▶ _Extract to read_
━━━━

Replace `MEILISEARCH_URL` with the address of your Meilisearch instance, `INDEX_NAME` with your index name, and `MEILISEARCH_KEY` with your Meilisearch API key.

On the first request, Meilisearch downloads the model from HuggingFace. This may take a few minutes depending on the model size and your internet connection. After downloading, Meilisearch generates embeddings for all documents in the index.

Monitor progress through the [task queue](/reference/api/tasks/list-tasks).

## Performance considerations

The HuggingFace embedder runs on the same machine as Meilisearch. Keep these points in mind:

* **CPU usage**: Embedding generation is computationally intensive. Expect higher CPU usage during indexing, especially with large datasets
* **Memory**: Each model requires memory to load. Larger models like `bge-base-en-v1.5` (768 dimensions) use more RAM than smaller models like `bge-small-en-v1.5` (384 dimensions)

━━━━

▶ _Given material_
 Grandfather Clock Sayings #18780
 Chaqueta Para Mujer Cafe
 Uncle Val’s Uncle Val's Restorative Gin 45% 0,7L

━━━━

▶ _List of tasks_
A. According to the Meilisearch excerpt, where does Meilisearch download the model from on the first request?
B. Please rewrite the paragraph of the Meilisearch excerpt that begins "On the first request" as a short bulleted list that keeps its main facts.
C. Write out the part of the Meilisearch excerpt starting at "On the first" and ending at "the [task queue](/reference/api/tasks/list-tasks).", substituting "network connection" for "internet connection".

▶ _Answer set_
A. From HuggingFace.

B.
- On the first request, Meilisearch downloads the model from HuggingFace.
- The download can take a few minutes, depending on the model size and your internet connection.
- Once downloaded, Meilisearch generates embeddings for every document in the index.

C.
On the first request, Meilisearch downloads the model from HuggingFace. This may take a few minutes depending on the model size and your network connection. After downloading, Meilisearch generates embeddings for all documents in the index.

Monitor progress through the [task queue](/reference/api/tasks/list-tasks).